いちばん星の独占権
たとえばここが夜の空だとして。
夕暮れどき、空を見上げて誰もが真っ先に指をさす、いちばん星のようなひと。
それがなるちかくん。
それならわたしは、空高く昇っても誰にも気づかれずにそっと宵闇に溶けている6等星でまちがいない。
これは、謙遜ではなくて、ほんとうにそうなの。
あまりにもかけ離れている。
言葉を交わすこともなく、そうしたいと願うこともなくて、平行線はずっと平行のまま卒業までそうしていくのだと、てっきり思っていた。
たまに見かけるなるちかくんの金髪を、今日も眩しいなあと目を細めるだけの日々がこれからもずっと続いていくのだと。
そんな、なるちかくんとはじめて話したのは。
なるちかくんが、はじめて保健室を訪れたのは、昨年のこの時期────夏のはじまりの季節だった。
『どなた、ですか……?』
昼休み。
一年前も今とまったく変わりなく、保健室でユーレイ委員のみんなに代わって当番をしていたわたし。

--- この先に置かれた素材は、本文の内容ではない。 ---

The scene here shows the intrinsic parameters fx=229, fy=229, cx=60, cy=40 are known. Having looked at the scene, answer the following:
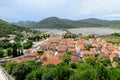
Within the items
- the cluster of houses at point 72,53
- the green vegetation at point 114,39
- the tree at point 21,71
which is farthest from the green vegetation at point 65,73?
the green vegetation at point 114,39

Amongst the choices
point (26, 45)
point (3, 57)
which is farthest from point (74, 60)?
point (26, 45)

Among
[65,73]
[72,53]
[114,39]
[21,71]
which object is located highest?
[65,73]

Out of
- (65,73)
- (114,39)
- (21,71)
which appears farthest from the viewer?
→ (114,39)

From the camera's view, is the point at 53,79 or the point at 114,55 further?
the point at 114,55

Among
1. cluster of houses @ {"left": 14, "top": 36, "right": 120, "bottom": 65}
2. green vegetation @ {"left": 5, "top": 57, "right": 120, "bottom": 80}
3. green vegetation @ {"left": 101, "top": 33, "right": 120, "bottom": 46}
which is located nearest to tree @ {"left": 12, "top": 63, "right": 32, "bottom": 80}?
green vegetation @ {"left": 5, "top": 57, "right": 120, "bottom": 80}

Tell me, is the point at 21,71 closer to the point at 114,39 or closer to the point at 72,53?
the point at 72,53

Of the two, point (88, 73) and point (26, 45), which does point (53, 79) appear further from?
point (26, 45)

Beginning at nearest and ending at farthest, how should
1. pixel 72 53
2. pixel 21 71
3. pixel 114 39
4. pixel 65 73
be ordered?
→ pixel 65 73, pixel 21 71, pixel 72 53, pixel 114 39

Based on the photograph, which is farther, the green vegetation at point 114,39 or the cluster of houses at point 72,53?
the green vegetation at point 114,39

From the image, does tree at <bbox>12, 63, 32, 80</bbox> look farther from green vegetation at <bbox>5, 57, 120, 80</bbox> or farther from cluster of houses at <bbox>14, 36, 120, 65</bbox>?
cluster of houses at <bbox>14, 36, 120, 65</bbox>

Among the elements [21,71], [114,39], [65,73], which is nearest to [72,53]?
[21,71]

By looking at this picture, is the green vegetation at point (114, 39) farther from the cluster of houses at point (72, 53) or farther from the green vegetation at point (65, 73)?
the green vegetation at point (65, 73)
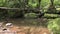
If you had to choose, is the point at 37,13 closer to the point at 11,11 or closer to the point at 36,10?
the point at 36,10

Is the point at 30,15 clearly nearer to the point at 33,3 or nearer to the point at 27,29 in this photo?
the point at 33,3

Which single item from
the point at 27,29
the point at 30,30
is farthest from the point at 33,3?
the point at 30,30

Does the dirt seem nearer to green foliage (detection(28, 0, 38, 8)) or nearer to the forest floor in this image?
the forest floor

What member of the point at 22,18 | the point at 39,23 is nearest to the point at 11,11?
the point at 22,18

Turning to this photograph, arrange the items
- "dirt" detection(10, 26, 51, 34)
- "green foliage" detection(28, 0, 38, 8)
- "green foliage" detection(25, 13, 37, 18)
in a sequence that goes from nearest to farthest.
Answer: "dirt" detection(10, 26, 51, 34) < "green foliage" detection(25, 13, 37, 18) < "green foliage" detection(28, 0, 38, 8)

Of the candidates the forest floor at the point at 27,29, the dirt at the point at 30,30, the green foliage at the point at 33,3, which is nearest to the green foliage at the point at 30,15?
the green foliage at the point at 33,3

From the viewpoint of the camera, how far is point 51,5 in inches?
408

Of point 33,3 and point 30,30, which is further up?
point 33,3

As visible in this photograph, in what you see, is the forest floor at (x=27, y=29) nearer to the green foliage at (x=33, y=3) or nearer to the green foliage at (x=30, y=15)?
the green foliage at (x=30, y=15)

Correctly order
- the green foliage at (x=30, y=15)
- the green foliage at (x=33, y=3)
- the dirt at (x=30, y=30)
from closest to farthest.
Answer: the dirt at (x=30, y=30) < the green foliage at (x=30, y=15) < the green foliage at (x=33, y=3)

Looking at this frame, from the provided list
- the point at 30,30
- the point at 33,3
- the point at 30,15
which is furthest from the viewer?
the point at 33,3

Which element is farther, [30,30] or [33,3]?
[33,3]

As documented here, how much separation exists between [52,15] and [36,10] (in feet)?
4.12

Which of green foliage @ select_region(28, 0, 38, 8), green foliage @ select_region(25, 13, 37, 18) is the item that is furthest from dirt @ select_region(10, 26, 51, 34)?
green foliage @ select_region(28, 0, 38, 8)
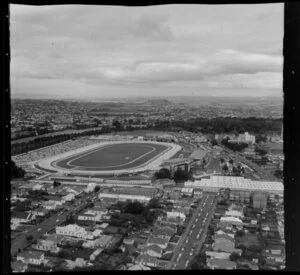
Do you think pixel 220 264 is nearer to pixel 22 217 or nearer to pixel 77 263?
pixel 77 263

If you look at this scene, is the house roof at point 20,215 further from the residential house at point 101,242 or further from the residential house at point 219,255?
the residential house at point 219,255

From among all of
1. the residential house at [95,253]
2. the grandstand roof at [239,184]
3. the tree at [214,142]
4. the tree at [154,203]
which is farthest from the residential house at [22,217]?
the tree at [214,142]

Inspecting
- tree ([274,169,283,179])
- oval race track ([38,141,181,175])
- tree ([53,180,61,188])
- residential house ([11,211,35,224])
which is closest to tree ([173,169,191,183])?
oval race track ([38,141,181,175])

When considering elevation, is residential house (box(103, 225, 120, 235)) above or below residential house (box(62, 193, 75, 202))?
below

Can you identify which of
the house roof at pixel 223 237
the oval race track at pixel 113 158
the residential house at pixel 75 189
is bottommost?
the house roof at pixel 223 237

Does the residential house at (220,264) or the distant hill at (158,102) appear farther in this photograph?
the distant hill at (158,102)

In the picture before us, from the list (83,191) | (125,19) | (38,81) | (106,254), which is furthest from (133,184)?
(125,19)

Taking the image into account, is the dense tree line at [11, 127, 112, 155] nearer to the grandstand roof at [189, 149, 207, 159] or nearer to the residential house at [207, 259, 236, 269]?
the grandstand roof at [189, 149, 207, 159]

たしか、あのときは、れーちゃん……仲良しの島坂 玲奈ちゃんとりんくんも一緒にいたと思う。
ふたりが保健室を訪れるのはよくあることだもん。
────ともかく、ノックもなしにとつぜん保健室の扉がガラガラッと開いたから、びっくりして振り向いて。
そこに立っていた人物に、またびっくりした。